Critics of school choice, however, argue that rather than improve delivery of services, choice leads to a diversion of funds from public schools. This leads to an unfair advantage for corporate and church-run schools. Further, taxpayer dollars are paying for private school education and, in the process, neglect public schools. Critics argue that for high-quality education to be available to all, the public must work to protect public education.
Others argue against the economic Monetarism theory. They claim there is no empirical evidence showing that school choice supports competition. Rather the argument made is because charter schools are unregulated, they do not find it necessary to follow a basic curriculum. This alone does not foster competition.
School Choice Arguments Based on Parental Choice
The second argument for school choice is based on the free market of delivery of services. If there is competition in the marketplace then delivery of services improves. Parents, therefore, should have the right to remove their child from low-performing schools. They ought to be able to place them in schools of their choice. In this argument, performance is based on the school's showing on test scores.

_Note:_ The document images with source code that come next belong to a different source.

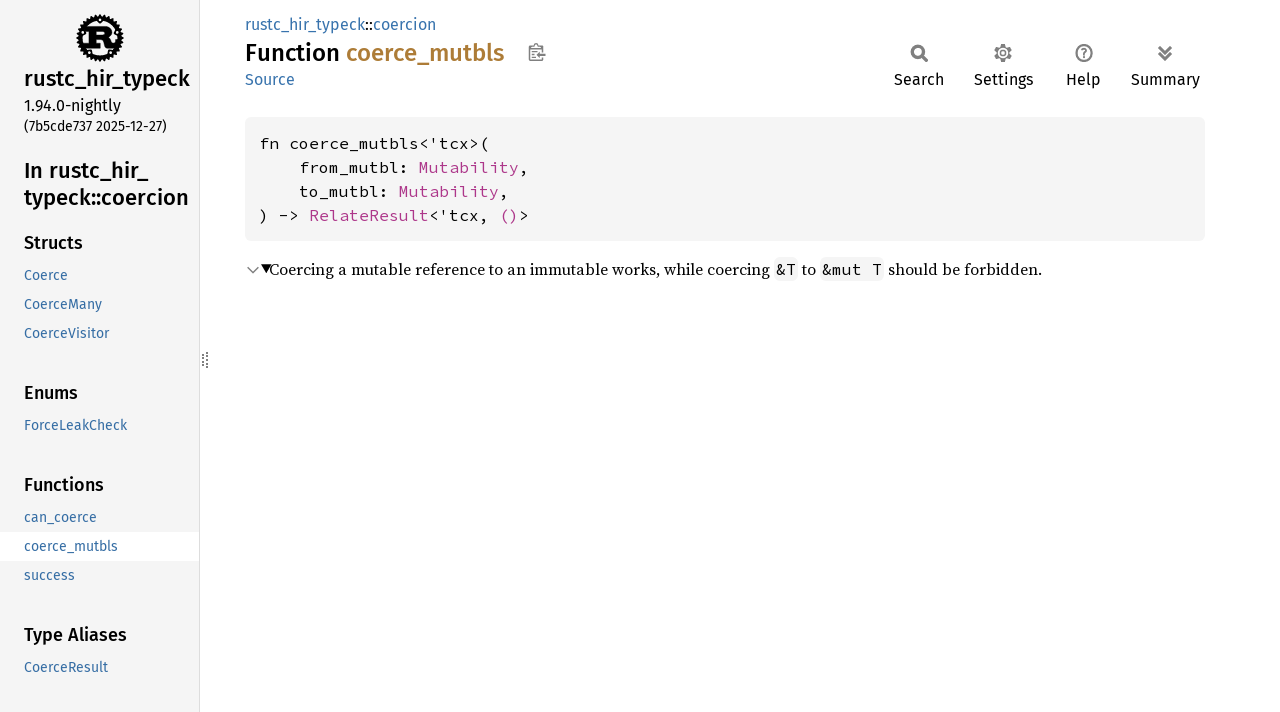

--- FILE ---
content_type: text/html
request_url: https://doc.rust-lang.org/nightly/nightly-rustc/rustc_hir_typeck/coercion/fn.coerce_mutbls.html
body_size: 1563
content:
<!DOCTYPE html><html lang="en"><head><meta charset="utf-8"><meta name="viewport" content="width=device-width, initial-scale=1.0"><meta name="generator" content="rustdoc"><meta name="description" content="Coercing a mutable reference to an immutable works, while coercing `&#38;T` to `&#38;mut T` should be forbidden."><title>coerce_mutbls in rustc_hir_typeck::coercion - Rust</title><script>if(window.location.protocol!=="file:")document.head.insertAdjacentHTML("beforeend","SourceSerif4-Regular-6b053e98.ttf.woff2,FiraSans-Italic-81dc35de.woff2,FiraSans-Regular-0fe48ade.woff2,FiraSans-MediumItalic-ccf7e434.woff2,FiraSans-Medium-e1aa3f0a.woff2,SourceCodePro-Regular-8badfe75.ttf.woff2,SourceCodePro-Semibold-aa29a496.ttf.woff2".split(",").map(f=>`<link rel="preload" as="font" type="font/woff2"href="../../static.files/${f}">`).join(""))</script><link rel="stylesheet" href="../../static.files/normalize-9960930a.css"><link rel="stylesheet" href="../../static.files/rustdoc-80aa586b.css"><meta name="rustdoc-vars" data-root-path="../../" data-static-root-path="../../static.files/" data-current-crate="rustc_hir_typeck" data-themes="" data-resource-suffix="" data-rustdoc-version="1.94.0-nightly (7b5cde737 2025-12-27)" data-channel="nightly" data-search-js="search-9e2438ea.js" data-stringdex-js="stringdex-b897f86f.js" data-settings-js="settings-c38705f0.js" ><script src="../../static.files/storage-e2aeef58.js"></script><script defer src="sidebar-items.js"></script><script defer src="../../static.files/main-7bab91a1.js"></script><noscript><link rel="stylesheet" href="../../static.files/noscript-ffcac47a.css"></noscript><link rel="alternate icon" type="image/png" href="../../static.files/favicon-32x32-eab170b8.png"><link rel="icon" type="image/svg+xml" href="../../static.files/favicon-044be391.svg"></head><body class="rustdoc fn"><!--[if lte IE 11]><div class="warning">This old browser is unsupported and will most likely display funky things.</div><![endif]--><rustdoc-topbar><h2><a href="#">coerce_mutbls</a></h2></rustdoc-topbar><nav class="sidebar"><div class="sidebar-crate"><a class="logo-container" href="../../rustc_hir_typeck/index.html"><img class="rust-logo" src="../../static.files/rust-logo-9a9549ea.svg" alt="logo"></a><h2><a href="../../rustc_hir_typeck/index.html">rustc_<wbr>hir_<wbr>typeck</a><span class="version">1.94.0-nightly</span></h2></div><div class="version">(7b5cde737	2025-12-27)</div><div class="sidebar-elems"><div id="rustdoc-modnav"><h2><a href="index.html">In rustc_<wbr>hir_<wbr>typeck::<wbr>coercion</a></h2></div></div></nav><div class="sidebar-resizer" title="Drag to resize sidebar"></div><main><div class="width-limiter"><section id="main-content" class="content"><div class="main-heading"><div class="rustdoc-breadcrumbs"><a href="../index.html">rustc_hir_typeck</a>::<wbr><a href="index.html">coercion</a></div><h1>Function <span class="fn">coerce_<wbr>mutbls</span>&nbsp;<button id="copy-path" title="Copy item path to clipboard">Copy item path</button></h1><rustdoc-toolbar></rustdoc-toolbar><span class="sub-heading"><a class="src" href="../../src/rustc_hir_typeck/coercion.rs.html#100-105">Source</a> </span></div><pre class="rust item-decl"><code>fn coerce_mutbls&lt;'tcx&gt;(
    from_mutbl: <a class="enum" href="../../rustc_ast_ir/enum.Mutability.html" title="enum rustc_ast_ir::Mutability">Mutability</a>,
    to_mutbl: <a class="enum" href="../../rustc_ast_ir/enum.Mutability.html" title="enum rustc_ast_ir::Mutability">Mutability</a>,
) -&gt; <a class="type" href="../../rustc_middle/ty/relate/type.RelateResult.html" title="type rustc_middle::ty::relate::RelateResult">RelateResult</a>&lt;'tcx, <a class="primitive" href="https://doc.rust-lang.org/nightly/std/primitive.unit.html">()</a>&gt;</code></pre><details class="toggle top-doc" open><summary class="hideme"><span>Expand description</span></summary><div class="docblock"><p>Coercing a mutable reference to an immutable works, while
coercing <code>&amp;T</code> to <code>&amp;mut T</code> should be forbidden.</p>
</div></details></section></div></main></body></html>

Critics argue that standardized tests do not accurately measure performance. They are one measure for sure, but not the only measure that should count. Standardized tests, they argue, correlate best with IQ tests and are not a measure of learning. They also argue the standardized test rests on an assumption that learning is linear. Educators, however, know that learning is anything but linear.
Still, others argue that parents are generally ill-equipped to make a choice of schools as a matter of competition. They may wish to send their children to a religious school in which case, they select a school that is connected to their domination. They may have money enough to send their child to an expensive prep school. But to make a choice based on school performance is generally beyond their expertise.
School Choice Arguments and Empirical Evidence
It seems the best way to tackle the problem of school choice is to take a look at the evidence from independent studies. Economic theory, to use the creationist argument, is only a theory. What makes a theory so robust is that scientists perform studies to validate the theory's predictions. If the theory holds, it is due to the studies that affirm the predictions. If studies do not affirm, the theory is flawed and should be abandoned. Not only are studies done, but they are subject to repetition. When reliable and valid studies find that a prediction does not hold, the theory is no longer considered viable.
Results of studies should be consistent to validate a theoretical position. This means that the vast majority of studies must affirm, upwards of 95%. Studies done with school choice theory in mind tend to be quite mixed with some affirming and a larger number denying the theory. So the questions I will discuss in the next essays will be more to the empirical side. Just what does the science or social science have to say about school choice.